TEXT |
++++
Building a Science Pipeline
Connecting sometimes dry data collection to real people and problems can motivate more students to enter science, technology, engineering, and math careers, according to Suzanne Harper, who directs the Girl Scouts of U .S.A.'sThink Like a Citizen Scientist journey program. The Girl Scouts launched their “Think Like a Citizen Scientist” series of projects in 2016. Researchers who work with the program send videos explaining their work and how observations or data from the scouts could help them.
“We know from research that the best way to let girls get involved in STEM is to let them know how it will help others, help animals, help the earth,” Harper said.
For example, California Brownie Troop 33662 worked with keepers at the Oakland Zoo to document animals’ behaviors in their enclosures and compare the rhythms of eating, sleeping, and other activities there to how the animals behaved in the wild.
“I learned that anyone can make observations and collect data, even if they’re not a real scientist, and my Girl Scout troop can help real scientists solve problems,” said Sienna, a 2nd grader in the troop, whose mother asked that her last name not be used.
In Ann Arbor, Mich., the Huron River Watershed Council uses tiered citizen science projects to spark young people’s interest in local science issues, according to Frenzel, the volunteer coordinator.
Three times a year, about 600 local volunteers take part in the council’s “bug census,” collecting and identifying insects throughout the community. More committed volunteers, most of them high-school-age, participate in a separate project to help monitor local water chemistry every other week. And the council supports special investigative research projects from returning college students.
“We’re trying to structure a trajectory for future scientists,” Frenzel said. “It’s important for students to have the opportunity to learn through place-based work ... just to be able to touch the critters, gather the water, it strongly reinforces their class learning.”
These often-crowdsourced projects may also help train young people for a scientific world that has become increasingly focused on broad collaboration.
“The cognitive labor economy’s evolving—I’ve seen the signs of it for years actually—and it is creating new kinds of jobs for people,” Michelucci said. “I think more and more it’s going to be tapping those capabilities that humans have that machines just haven’t gotten yet. And I think this kind of experience doing citizen science for kids today prepares them for that new labor economy.”
++++
DATA EXTRACT |
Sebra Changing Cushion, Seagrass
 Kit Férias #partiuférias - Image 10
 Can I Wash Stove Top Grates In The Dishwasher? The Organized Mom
++++
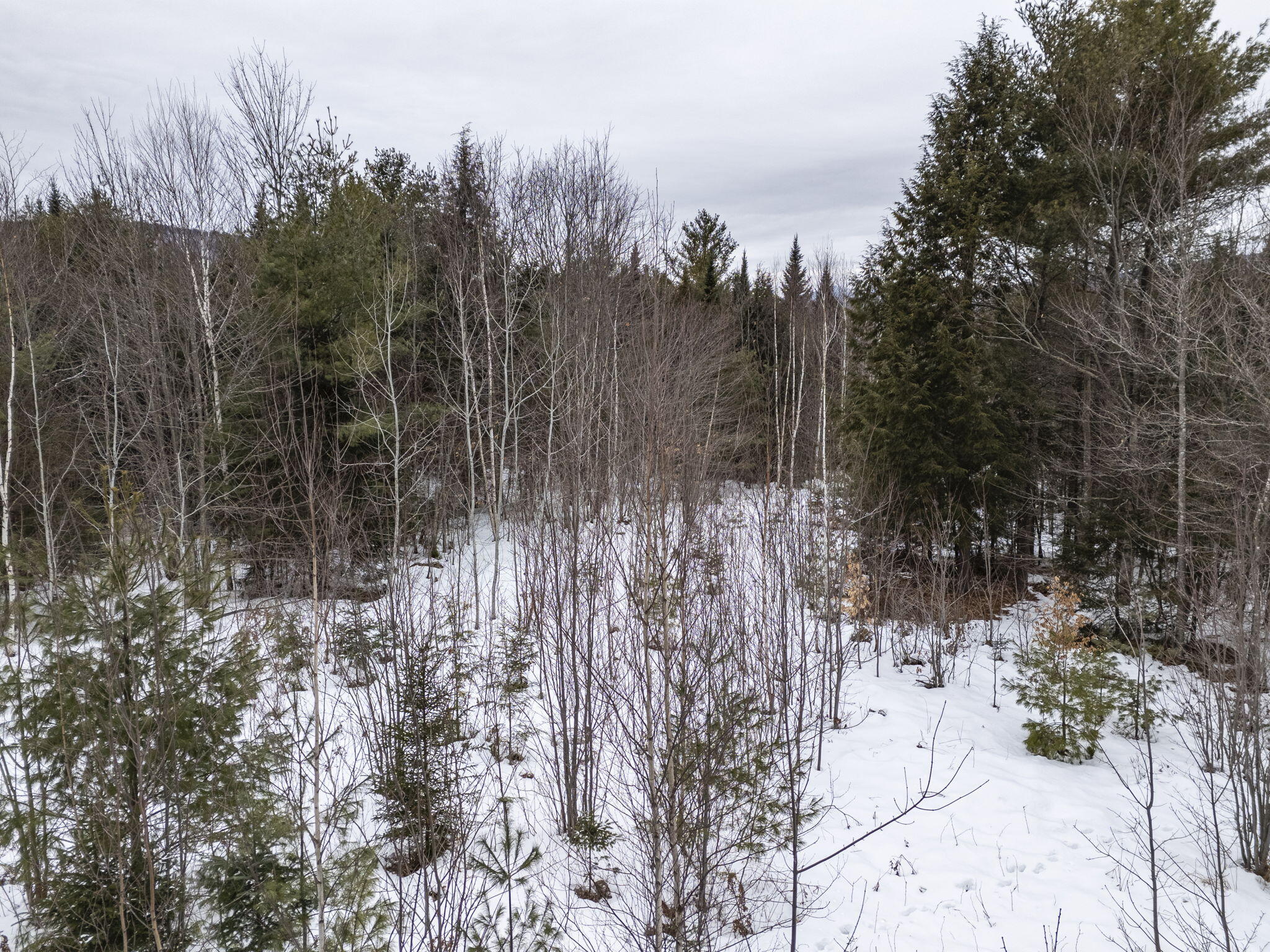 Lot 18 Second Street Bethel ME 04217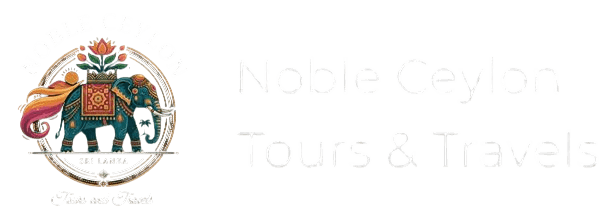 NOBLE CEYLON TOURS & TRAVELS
++++
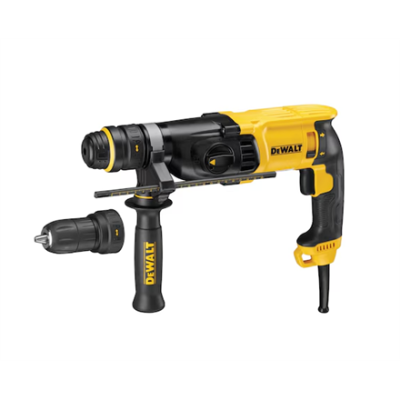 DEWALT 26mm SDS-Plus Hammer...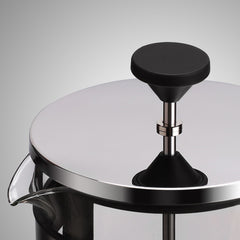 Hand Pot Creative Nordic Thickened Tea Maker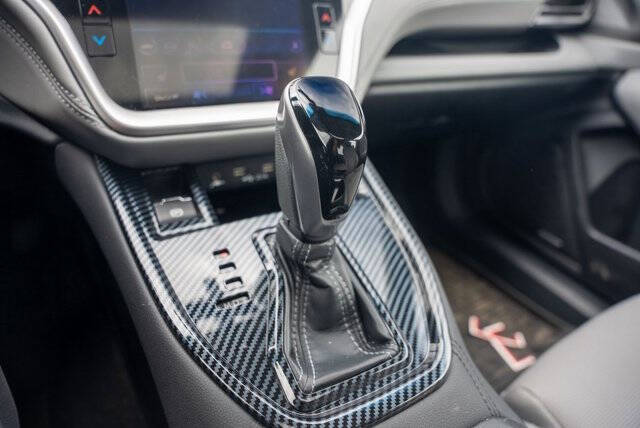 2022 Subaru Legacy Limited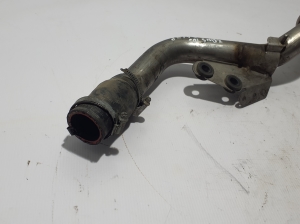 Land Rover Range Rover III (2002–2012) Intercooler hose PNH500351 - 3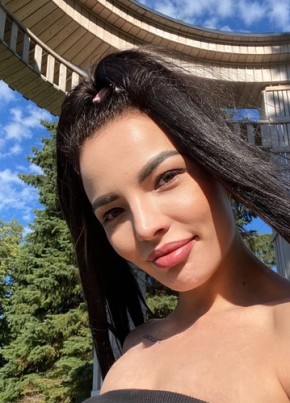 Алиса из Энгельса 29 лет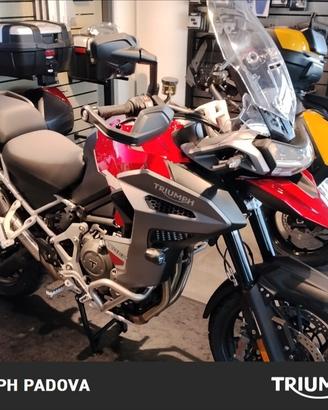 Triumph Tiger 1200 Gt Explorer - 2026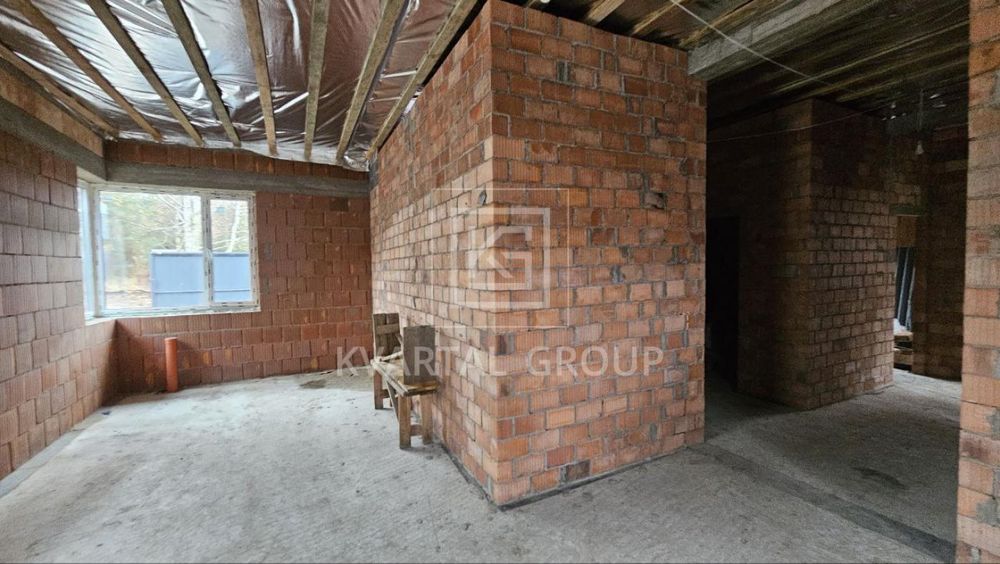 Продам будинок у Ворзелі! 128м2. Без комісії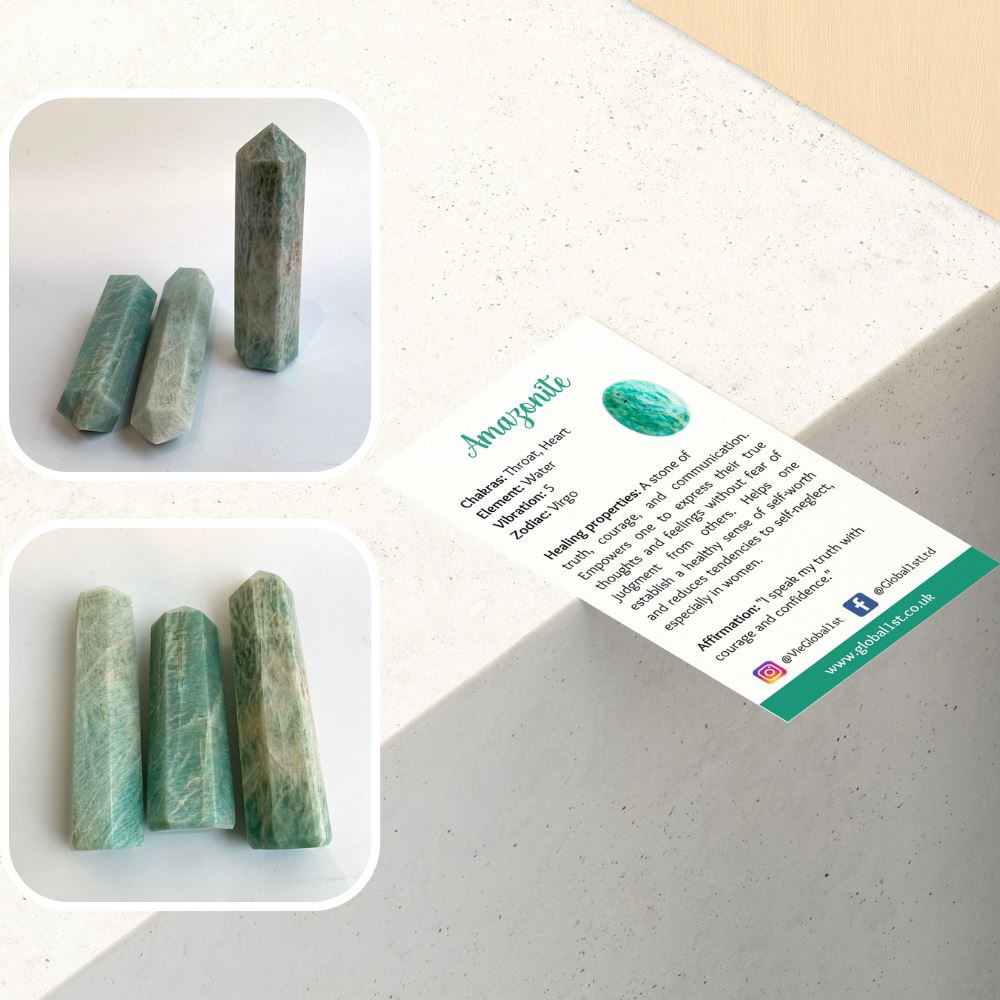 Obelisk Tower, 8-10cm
++++
DIRECTIVE 1 | List every person whose words are quoted directly in the text on building a science pipeline.
DIRECTIVE 2 | Duplicate the part of the text on building a science pipeline starting at "Three times a" and ending at "on broad collaboration.".

EXPECTED ANSWER 1 | Suzanne Harper, Sienna, Frenzel, Michelucci

EXPECTED ANSWER 2 |
Three times a year, about 600 local volunteers take part in the council’s “bug census,” collecting and identifying insects throughout the community. More committed volunteers, most of them high-school-age, participate in a separate project to help monitor local water chemistry every other week. And the council supports special investigative research projects from returning college students.
“We’re trying to structure a trajectory for future scientists,” Frenzel said. “It’s important for students to have the opportunity to learn through place-based work ... just to be able to touch the critters, gather the water, it strongly reinforces their class learning.”
These often-crowdsourced projects may also help train young people for a scientific world that has become increasingly focused on broad collaboration.